However, the present disclosure is not limited to this. In some
implementations, the spacer S may be a granular spacer or an
optical spacer. However, the present disclosure is not limited to
this.
[0075] Referring to FIG. 12A, FIG. 12A is a schematic configuration
diagram of a local circuit of a transparent display apparatus 100J
according to some implementations of the present disclosure. At
least one difference between the local circuit that is of the
transparent display apparatus 100J and that is drawn in FIG. 12A
and the local circuit that is of the transparent display apparatus
100I and that is drawn in FIG. 10A lies in that, in the local
circuit that is of the transparent display apparatus 100J and that
is drawn in FIG. 12A, an electrode 314 of the second switch
transistor 310 and the circuit junction 220 of the pixel circuit
200 are electrically coupled to the same high potential voltage
supply source OVDD. Other details in this implementation are
roughly described above, and are not described herein again.
[0076] In addition, for example, a specific equivalent circuit
diagram of the local circuit described in this implementation may
be shown in FIG. 12B. FIG. 12B is an equivalent circuit diagram of
the local circuit of FIG. 12A according to some implementations of
the present disclosure. At least one difference between the
equivalent circuit diagram of the local circuit in FIG. 12B and the
equivalent circuit diagram of the local circuit in FIG. 10B lies in
that, in the equivalent circuit diagram of the local circuit in
FIG. 12B, the high potential voltage supply source OVDD' is
omitted, and the transistor M7 is electrically coupled to the high
potential voltage supply source OVDD.

| Problem |
Continue the patent passage on the transparent display apparatus circuits above, starting after its final sentence about transistor M7 and the high potential voltage supply source OVDD.

| Material provided |
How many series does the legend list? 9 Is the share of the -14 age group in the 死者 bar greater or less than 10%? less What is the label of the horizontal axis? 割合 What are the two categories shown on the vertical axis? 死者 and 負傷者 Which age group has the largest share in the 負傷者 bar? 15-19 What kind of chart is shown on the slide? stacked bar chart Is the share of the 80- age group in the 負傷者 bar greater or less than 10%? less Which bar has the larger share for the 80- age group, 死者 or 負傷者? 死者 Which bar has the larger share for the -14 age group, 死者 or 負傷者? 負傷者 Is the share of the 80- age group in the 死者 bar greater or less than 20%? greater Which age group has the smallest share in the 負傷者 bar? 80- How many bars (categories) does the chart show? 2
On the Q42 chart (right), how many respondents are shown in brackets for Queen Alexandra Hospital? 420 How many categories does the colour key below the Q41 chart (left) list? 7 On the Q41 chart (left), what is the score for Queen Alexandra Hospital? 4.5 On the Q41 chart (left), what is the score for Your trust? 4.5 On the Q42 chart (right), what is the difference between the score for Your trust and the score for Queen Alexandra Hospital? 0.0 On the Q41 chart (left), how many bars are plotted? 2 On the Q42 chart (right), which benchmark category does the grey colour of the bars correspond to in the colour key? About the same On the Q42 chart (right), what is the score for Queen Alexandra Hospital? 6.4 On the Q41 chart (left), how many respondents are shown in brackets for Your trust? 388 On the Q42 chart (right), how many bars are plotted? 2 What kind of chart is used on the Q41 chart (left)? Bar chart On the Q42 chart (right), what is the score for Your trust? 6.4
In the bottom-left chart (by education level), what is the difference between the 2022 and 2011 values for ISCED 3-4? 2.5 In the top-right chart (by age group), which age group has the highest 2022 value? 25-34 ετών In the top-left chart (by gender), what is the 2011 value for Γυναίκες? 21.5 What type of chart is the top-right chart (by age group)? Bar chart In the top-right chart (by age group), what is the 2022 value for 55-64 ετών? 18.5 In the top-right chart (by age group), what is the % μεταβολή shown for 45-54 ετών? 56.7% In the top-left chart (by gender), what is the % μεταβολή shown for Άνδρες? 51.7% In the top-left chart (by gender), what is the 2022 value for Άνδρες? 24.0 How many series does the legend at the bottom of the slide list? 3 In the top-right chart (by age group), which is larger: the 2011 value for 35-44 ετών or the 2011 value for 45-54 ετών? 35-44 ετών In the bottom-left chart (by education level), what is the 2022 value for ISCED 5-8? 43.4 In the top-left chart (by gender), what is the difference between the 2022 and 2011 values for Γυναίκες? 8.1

| Result below |
[0077] Referring to FIG. 13, FIG. 13 is a schematic configuration
diagram of a local circuit of a transparent display apparatus 100K
according to some implementations of the present disclosure. At
least one difference between the local circuit that is of the
transparent display apparatus 100K and that is drawn in FIG. 13 and
the local circuit that is of the transparent display apparatus 100J
and that is drawn in FIG. 12A lies in that, in the local circuit
that is of the transparent display apparatus 100K and that is drawn
in FIG. 13, the second LED 130 may include electrodes El and E2,
and the electrodes El and E2 are respectively electrically coupled
to the second switch transistor 310 and the high potential voltage
supply source OVDD. In addition, the circuit junction 220 of the
pixel circuit 200 is also electrically coupled to the high
potential voltage supply source OVDD. That is, the second LED 130
is coupled between the high potential voltage supply source OVDD
and the second switch transistor 310, and the high potential
voltage supply source OVDD may be electrically connected to the
second switch transistor 310 by using the second LED 130.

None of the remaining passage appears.